■ Your assignment: Only an exact copy is wanted: the lines from the one holding "Michael Franti at" through the last line below, minus the pictures.

··· Provided entries

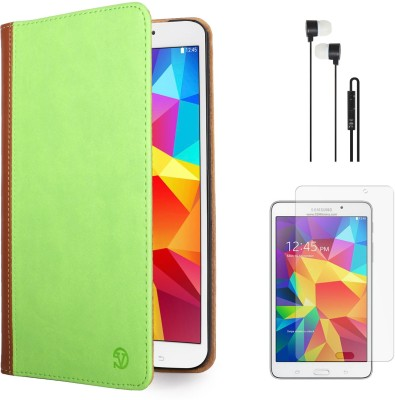 Vangoddy Mary Portfolio Multi Purpose Book Style Slim Flip Case for Samsung Galaxy Tab4 T330/T331 8.0 , Black Earphones and Matte Screen Combo Set available at Flipkart for Rs.1499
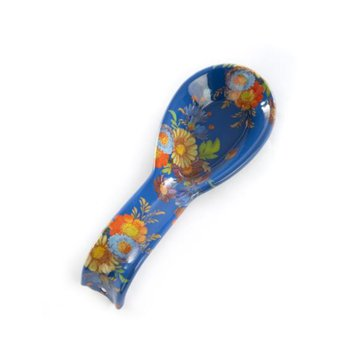 Flower Market Spoon Rest - Lapis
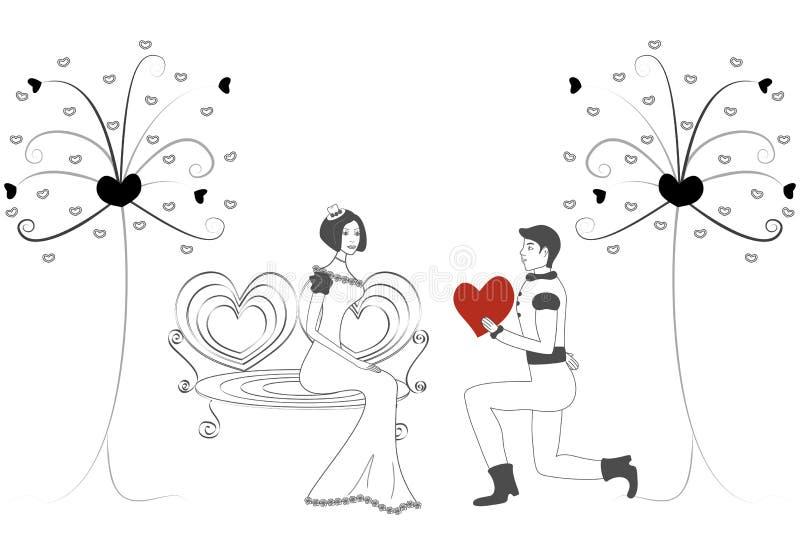 Donne ed uomini nell'amore royalty illustrazione gratis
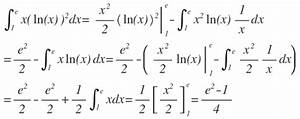 Integrale Berechnen Online : integralrechnung berechnen sie die folgenden integrale durch partielle integration bsp ~ Themetempest.com Abrechnung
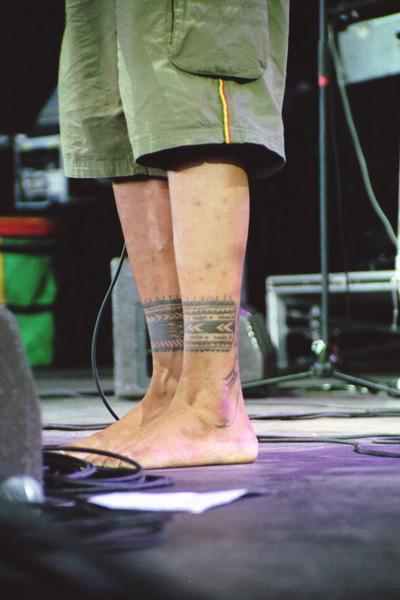 Michael Franti at Big Summer Classic, Mansfield, MA 2005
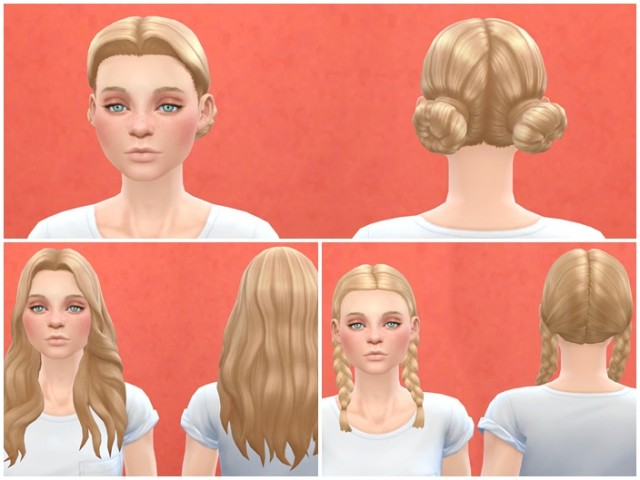Base Game Compatible Outdoor Retreat Female Hair by Pickypikachu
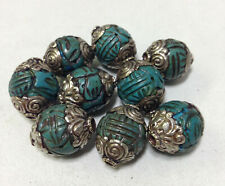Beads Tibetan Turquoise Resin Carved Silver Beads 18-28mm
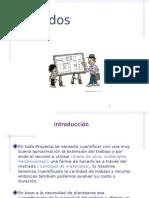 93014904-Metrados-Para-Obras-de-Edificacion-2.pptx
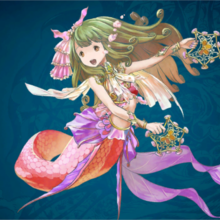 FFD2 Aemo Mermaid Artwork Alt2.png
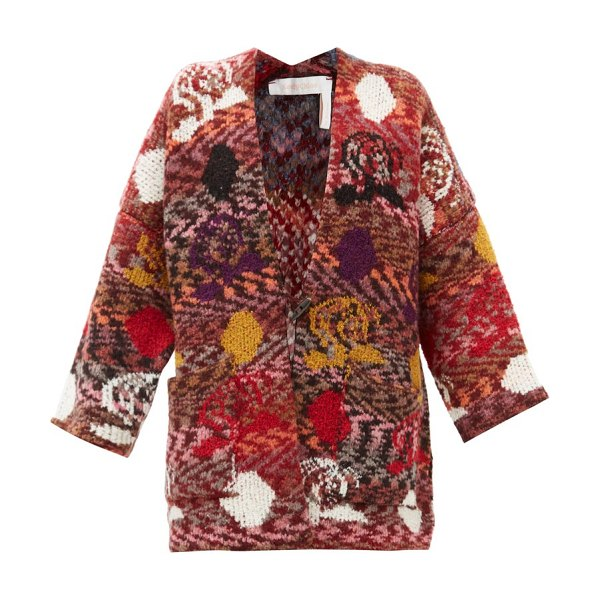 See By Chloe jacquard-patterned v-neck cardigan in multi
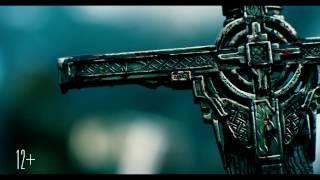 Трансформеры: Последний рыцарь - Тизерный ролик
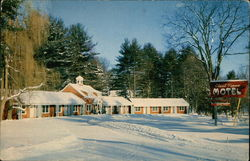 Elwal Pines Motel, Route 7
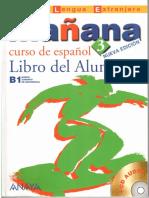 Ma_241_ana_3_Libro_del_Alumno.pdf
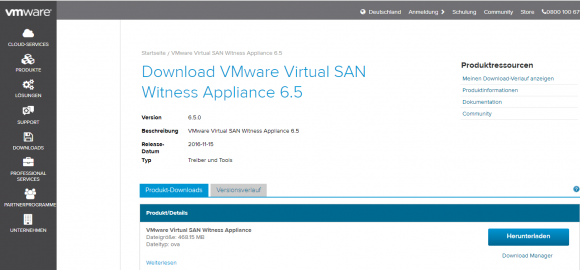 Die virtuelle Witness-Appliance steht als separater Download zur Verfügung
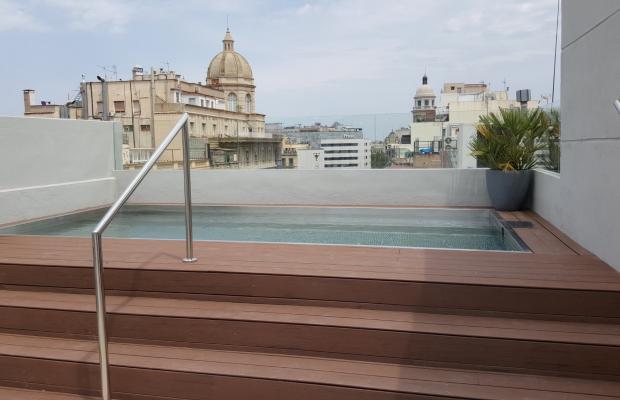 фотографии Hotel Midmost (ex. Inglaterra Barcelona) изображение №16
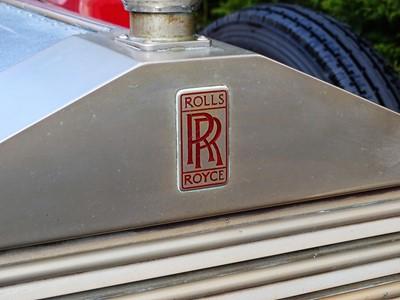 Lot 1928 Rolls-Royce 20hp Tourer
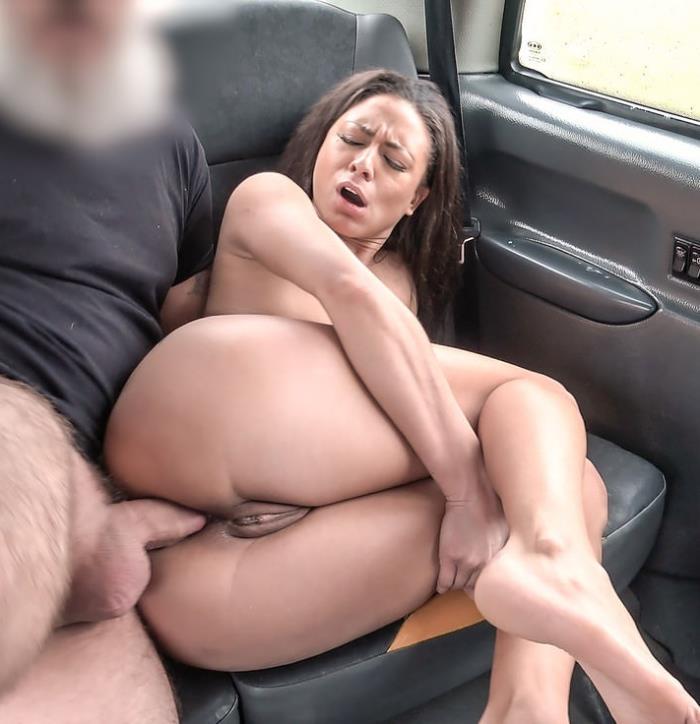 Cassie Del Isla - Anal sex with a French babe [FullHD 1080p] - FakeTaxi/FakeHub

······

■ Exercise solution:
 Michael Franti at Big Summer Classic, Mansfield, MA 2005
Base Game Compatible Outdoor Retreat Female Hair by Pickypikachu
Beads Tibetan Turquoise Resin Carved Silver Beads 18-28mm
 93014904-Metrados-Para-Obras-de-Edificacion-2.pptx
 FFD2 Aemo Mermaid Artwork Alt2.png
 See By Chloe jacquard-patterned v-neck cardigan in multi
 Трансформеры: Последний рыцарь - Тизерный ролик
 Elwal Pines Motel, Route 7
 Ma_241_ana_3_Libro_del_Alumno.pdf
 Die virtuelle Witness-Appliance steht als separater Download zur Verfügung
 фотографии Hotel Midmost (ex. Inglaterra Barcelona) изображение №16
 Lot 1928 Rolls-Royce 20hp Tourer
 Cassie Del Isla - Anal sex with a French babe [FullHD 1080p] - FakeTaxi/FakeHub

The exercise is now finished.